А я подумал: какое же это счастье — иметь Родину, которая, как вечная, бессмертная мать, склоняется над тобой неизменно, даже в смертную минуту, которая никогда тебя не предаст, поддержит всегда, какие бы трудности, разочарования и боли ни подстерегали тебя.
— Дородно сидим! — сказал Колбаковскпй и окинул стол старшпнским, хозяйственным взглядом.
— Дородно, — согласился Иннокентий Порфирьевич, скромно потупившись.
Колбаковский пояснил нам с Трушиным:
— Дородно — значит хорошо, по-забайкальски.
— Ясно, — сказал я и вновь возрадовался: прекрасное диалектное словцо, свежее, не затасканное.
Даша, Дарья Михайловна, почти моя ровесница, принесла гитару с розовым бантиком на грифе — чем-то мещанским повеяло от этого бантика. Но когда запела — враз забыл о бантике. Низким, грудным голосом, тихонько пощипывая струны, она пела:
Я знал и любил этот романс на стихи Ивана Сергеевича Тургенева. Был постыдно равнодушен к прозе великого писателя, а вот романс этот — благодаря, конечно, и музыке — волновал. Защипало веки…
Нет, в этом романсе что-то есть. Веки защипало еще сильней.
Я отвернулся, хотя и у остальных-прочих глазки заблестели. А зачем отворачиваться, зачем стыдиться слез, которые облагораживают и возвышают? Хочу жить и любить! Хочу, чтобы любовь у меня была — если не убьют — верная, чистая.
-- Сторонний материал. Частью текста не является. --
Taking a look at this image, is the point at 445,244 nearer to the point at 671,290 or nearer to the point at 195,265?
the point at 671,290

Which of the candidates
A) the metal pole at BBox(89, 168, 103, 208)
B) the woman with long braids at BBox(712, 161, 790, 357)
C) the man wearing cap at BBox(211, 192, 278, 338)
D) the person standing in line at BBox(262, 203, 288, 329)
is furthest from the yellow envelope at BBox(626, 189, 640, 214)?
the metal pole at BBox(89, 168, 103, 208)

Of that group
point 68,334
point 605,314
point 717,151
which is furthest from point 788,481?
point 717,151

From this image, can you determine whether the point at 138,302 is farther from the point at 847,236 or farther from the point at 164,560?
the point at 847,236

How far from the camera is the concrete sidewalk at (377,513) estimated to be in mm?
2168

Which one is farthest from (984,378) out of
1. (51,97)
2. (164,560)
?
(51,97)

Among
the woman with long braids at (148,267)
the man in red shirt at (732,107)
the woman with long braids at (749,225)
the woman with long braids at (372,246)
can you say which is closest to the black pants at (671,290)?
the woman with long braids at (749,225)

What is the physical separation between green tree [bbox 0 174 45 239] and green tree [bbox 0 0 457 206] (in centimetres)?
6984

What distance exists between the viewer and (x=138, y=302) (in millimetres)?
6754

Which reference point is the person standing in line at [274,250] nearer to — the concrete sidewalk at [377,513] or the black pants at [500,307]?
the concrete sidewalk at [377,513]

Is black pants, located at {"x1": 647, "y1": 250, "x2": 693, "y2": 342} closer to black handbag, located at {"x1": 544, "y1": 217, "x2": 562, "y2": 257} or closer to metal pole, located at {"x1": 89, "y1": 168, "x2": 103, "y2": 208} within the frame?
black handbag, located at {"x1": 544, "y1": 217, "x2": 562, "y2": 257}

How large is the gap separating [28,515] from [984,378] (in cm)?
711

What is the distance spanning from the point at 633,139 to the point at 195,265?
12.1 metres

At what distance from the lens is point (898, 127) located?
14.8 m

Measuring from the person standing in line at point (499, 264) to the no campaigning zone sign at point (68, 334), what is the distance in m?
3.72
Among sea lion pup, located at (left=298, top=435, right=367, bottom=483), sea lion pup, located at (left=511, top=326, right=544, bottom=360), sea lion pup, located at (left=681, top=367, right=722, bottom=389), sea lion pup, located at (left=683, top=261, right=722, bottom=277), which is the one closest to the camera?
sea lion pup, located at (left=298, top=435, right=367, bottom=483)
Не хочу, чтобы житейская грязь замарала меня, уцелевшего в войнах.
И тут — невероятное: сквозь табачный дым и кухонный чад передо мной проступили слова:
Оглушенный, понял: сам сочинил, сию секунду, без отрыва от застолья. Родилась строфа мгновенно и неизвестно почему. Мои строки, мои стихи! Хорошие или плохие? И какие там женщины, — можно подумать, что их у меня было навалом. Две женщины и было, одна из них Эрна, которую люблю и сейчас. Да, я ее люблю, немку… Стало так грустно, что слезы покатились. Я поморгал, перебарывая их. Переборол. Прислушался, как Иннокентий Порфирьевич, похохатывая, рассказывал:
— В город Маньчжурию вскорости, как началась Великая Отечественная война, прибыли немецкие офицеры-инструкторы. Чтоб, значит, учить уму-разуму японцев, передавать опыт… Ну-с, был устроен банкет, союзнички здорово перебрали. Немцы взялись бахвалиться: разобьем Россию, завоюем весь мир. Японцы подхватились: а как же мы, как Великая Азия, мы хотим до Байкала или до Урала! И здесь-ка под хмелем забродил былой патриотизм у белоказачьих офицеров: "Брешете, суки, никогда вам Россию не одолеть!" Шум, скандал, драка, стрельба… Комендантский патруль утихомиривал… Ну-с, поутру немцы и японцы, протрезвев, договорились, извинялись друг перед другом, а белоэмигрантских офицеров судили в трибунале и разжаловали… В чужом пиру похмелье!
Трушин, Колбаковский и Драчев тоже посмеивались, а мне было грустно. Женщины, которых я любил…
Ночью мне приснилась Гагра, море и девочка, с которой я, пацаненок, там дружил и которая потом утонула. И я плакал во сне. А пробуждаясь, думал, что не надо, не надо стыдиться слез.
28
Мы шли по Маньчжурской равнине! Позади остались скалы и пропасти, труднейшие версты. О Хингане можно было бы сказать: неприступный, если б мы не преодолели его. Сопки еще серели по сторонам, но их линии были плавные, спокойные, не схожие с резкими изломами горных круч. И были уже не узкие пади-щели, а широкие долины, речные поймы: поля чумизы, гаоляна, проса, риса, огороды, огороды все с теми же метровыми, изогнутыми, как сабля, огурцами.
Дожди, на краткий срок прекратившиеся, опять полили как из ведра. Волочились черные лохматые тучи, сея с неба сумрак.